• [TASK] Provide a character-exact reproduction of the lines from the line with "2019新年喜庆红色企业开工大吉展板海报" to the end of the entries.

(Stored entries)
···
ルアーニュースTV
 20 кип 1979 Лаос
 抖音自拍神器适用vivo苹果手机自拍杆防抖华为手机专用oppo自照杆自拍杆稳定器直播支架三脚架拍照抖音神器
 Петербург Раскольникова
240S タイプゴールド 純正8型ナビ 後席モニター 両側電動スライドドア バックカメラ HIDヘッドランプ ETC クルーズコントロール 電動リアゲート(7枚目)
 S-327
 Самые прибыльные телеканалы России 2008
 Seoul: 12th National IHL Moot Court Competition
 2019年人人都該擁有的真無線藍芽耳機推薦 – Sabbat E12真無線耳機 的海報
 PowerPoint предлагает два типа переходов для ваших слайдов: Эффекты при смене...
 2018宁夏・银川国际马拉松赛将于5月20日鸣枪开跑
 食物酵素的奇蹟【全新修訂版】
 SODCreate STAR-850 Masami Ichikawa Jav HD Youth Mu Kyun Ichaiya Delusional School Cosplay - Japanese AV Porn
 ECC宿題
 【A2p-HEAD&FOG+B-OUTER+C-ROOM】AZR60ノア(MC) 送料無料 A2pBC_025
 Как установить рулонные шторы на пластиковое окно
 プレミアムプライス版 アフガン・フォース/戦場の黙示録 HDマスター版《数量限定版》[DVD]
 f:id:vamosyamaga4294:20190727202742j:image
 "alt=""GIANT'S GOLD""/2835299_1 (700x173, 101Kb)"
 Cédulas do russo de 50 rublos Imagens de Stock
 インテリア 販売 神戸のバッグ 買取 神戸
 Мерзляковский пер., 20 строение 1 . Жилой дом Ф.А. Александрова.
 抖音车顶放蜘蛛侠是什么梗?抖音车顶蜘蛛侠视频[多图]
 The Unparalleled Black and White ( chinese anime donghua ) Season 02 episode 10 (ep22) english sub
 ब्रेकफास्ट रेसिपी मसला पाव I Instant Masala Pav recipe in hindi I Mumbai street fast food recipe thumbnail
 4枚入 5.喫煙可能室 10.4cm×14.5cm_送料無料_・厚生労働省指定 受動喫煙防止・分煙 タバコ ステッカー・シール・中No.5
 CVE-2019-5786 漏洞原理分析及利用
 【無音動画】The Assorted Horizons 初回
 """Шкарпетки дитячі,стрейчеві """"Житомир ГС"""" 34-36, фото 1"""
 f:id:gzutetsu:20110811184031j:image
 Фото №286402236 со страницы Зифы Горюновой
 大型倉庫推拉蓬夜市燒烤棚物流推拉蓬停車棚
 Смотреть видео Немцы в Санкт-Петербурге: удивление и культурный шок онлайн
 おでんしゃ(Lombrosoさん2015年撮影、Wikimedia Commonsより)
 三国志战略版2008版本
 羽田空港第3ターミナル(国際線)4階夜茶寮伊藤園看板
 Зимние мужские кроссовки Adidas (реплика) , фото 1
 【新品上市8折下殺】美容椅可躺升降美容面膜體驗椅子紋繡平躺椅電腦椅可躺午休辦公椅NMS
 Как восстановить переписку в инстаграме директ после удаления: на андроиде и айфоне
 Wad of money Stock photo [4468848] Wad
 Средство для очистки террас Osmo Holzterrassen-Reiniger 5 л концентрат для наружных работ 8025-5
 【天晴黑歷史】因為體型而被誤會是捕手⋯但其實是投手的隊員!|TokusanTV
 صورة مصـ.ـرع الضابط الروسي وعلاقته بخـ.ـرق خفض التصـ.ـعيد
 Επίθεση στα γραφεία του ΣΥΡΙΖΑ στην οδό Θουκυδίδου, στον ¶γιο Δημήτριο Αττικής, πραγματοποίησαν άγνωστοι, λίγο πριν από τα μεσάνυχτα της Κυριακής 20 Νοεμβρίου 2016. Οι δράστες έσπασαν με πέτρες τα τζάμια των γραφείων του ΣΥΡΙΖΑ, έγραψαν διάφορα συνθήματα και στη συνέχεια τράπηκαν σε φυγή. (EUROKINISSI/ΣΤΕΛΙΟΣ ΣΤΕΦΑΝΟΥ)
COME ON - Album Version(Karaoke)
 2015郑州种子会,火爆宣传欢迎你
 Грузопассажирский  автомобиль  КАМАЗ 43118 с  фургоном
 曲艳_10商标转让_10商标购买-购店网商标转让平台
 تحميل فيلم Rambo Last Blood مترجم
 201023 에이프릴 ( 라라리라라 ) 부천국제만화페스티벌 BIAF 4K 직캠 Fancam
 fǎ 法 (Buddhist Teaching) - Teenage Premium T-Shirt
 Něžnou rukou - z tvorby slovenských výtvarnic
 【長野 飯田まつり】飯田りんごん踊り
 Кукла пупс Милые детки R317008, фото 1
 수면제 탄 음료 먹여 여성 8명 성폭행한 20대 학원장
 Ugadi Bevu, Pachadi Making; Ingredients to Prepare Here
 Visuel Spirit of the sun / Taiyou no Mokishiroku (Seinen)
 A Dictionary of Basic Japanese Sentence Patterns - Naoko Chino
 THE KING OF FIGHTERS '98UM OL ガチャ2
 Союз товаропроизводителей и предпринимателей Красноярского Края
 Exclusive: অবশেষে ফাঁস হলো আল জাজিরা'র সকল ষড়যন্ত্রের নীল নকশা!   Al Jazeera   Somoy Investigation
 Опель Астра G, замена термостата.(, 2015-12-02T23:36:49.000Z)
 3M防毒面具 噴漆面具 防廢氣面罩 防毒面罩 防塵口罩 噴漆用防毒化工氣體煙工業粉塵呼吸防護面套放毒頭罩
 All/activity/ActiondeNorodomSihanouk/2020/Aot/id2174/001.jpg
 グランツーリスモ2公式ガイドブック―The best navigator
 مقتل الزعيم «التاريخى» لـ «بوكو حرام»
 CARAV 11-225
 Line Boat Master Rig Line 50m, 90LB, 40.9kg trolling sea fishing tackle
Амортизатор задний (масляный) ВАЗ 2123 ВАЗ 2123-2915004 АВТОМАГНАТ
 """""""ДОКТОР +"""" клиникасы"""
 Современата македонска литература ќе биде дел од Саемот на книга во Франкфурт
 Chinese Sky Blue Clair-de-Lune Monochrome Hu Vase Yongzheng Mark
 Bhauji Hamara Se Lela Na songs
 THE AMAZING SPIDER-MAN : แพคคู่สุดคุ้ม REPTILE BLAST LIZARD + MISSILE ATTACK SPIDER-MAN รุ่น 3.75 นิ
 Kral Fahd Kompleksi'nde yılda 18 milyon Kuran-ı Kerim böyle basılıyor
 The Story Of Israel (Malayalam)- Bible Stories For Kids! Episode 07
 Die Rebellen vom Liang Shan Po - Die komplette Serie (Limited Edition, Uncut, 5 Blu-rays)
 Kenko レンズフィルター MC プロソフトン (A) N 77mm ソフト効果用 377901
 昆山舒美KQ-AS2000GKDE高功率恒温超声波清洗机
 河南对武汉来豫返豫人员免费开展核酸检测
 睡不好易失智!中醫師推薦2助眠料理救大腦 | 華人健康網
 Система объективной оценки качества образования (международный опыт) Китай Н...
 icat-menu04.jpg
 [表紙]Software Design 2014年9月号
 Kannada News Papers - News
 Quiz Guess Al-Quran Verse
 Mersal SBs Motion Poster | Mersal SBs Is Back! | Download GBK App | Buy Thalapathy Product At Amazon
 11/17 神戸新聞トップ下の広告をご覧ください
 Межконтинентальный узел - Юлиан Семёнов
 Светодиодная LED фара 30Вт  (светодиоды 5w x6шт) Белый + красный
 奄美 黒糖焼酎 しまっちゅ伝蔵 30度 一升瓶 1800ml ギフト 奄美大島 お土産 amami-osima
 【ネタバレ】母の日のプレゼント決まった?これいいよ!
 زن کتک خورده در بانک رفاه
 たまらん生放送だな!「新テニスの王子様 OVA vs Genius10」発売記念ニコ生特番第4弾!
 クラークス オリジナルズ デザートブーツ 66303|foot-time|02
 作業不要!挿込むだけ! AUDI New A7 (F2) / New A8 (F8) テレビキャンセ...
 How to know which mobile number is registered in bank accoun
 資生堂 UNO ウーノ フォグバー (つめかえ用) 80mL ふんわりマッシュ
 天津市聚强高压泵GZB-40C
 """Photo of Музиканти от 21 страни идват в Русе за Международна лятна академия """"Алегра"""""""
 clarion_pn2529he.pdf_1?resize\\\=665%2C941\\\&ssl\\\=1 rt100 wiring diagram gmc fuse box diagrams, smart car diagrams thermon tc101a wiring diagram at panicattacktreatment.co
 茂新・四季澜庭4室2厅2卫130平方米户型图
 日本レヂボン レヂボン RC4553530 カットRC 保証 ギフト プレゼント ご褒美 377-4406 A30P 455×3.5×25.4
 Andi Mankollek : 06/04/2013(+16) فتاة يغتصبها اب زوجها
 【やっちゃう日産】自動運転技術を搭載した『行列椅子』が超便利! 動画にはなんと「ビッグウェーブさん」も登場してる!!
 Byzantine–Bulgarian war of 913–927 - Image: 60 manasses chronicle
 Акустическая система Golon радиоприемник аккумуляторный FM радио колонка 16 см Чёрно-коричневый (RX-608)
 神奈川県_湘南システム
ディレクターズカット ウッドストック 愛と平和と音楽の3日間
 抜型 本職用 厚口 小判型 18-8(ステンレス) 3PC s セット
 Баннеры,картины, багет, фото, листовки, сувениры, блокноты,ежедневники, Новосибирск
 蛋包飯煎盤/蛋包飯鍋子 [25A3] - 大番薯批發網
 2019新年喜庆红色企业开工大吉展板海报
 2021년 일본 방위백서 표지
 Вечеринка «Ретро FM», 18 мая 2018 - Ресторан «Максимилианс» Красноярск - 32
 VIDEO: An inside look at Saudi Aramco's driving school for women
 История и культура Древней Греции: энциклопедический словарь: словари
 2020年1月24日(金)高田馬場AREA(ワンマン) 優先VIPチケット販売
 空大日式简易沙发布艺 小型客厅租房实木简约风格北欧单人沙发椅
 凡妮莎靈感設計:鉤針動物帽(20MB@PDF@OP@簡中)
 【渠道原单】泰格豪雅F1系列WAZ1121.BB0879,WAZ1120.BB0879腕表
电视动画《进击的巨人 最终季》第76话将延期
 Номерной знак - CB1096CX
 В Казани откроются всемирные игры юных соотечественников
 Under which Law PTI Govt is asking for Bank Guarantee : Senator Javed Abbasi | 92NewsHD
···
• [RESPONSE AREA]
 2019新年喜庆红色企业开工大吉展板海报
 2021년 일본 방위백서 표지
 Вечеринка «Ретро FM», 18 мая 2018 - Ресторан «Максимилианс» Красноярск - 32
 VIDEO: An inside look at Saudi Aramco's driving school for women
 История и культура Древней Греции: энциклопедический словарь: словари
 2020年1月24日(金)高田馬場AREA(ワンマン) 優先VIPチケット販売
 空大日式简易沙发布艺 小型客厅租房实木简约风格北欧单人沙发椅
 凡妮莎靈感設計:鉤針動物帽(20MB@PDF@OP@簡中)
 【渠道原单】泰格豪雅F1系列WAZ1121.BB0879,WAZ1120.BB0879腕表
电视动画《进击的巨人 最终季》第76话将延期
 Номерной знак - CB1096CX
 В Казани откроются всемирные игры юных соотечественников
 Under which Law PTI Govt is asking for Bank Guarantee : Senator Javed Abbasi | 92NewsHD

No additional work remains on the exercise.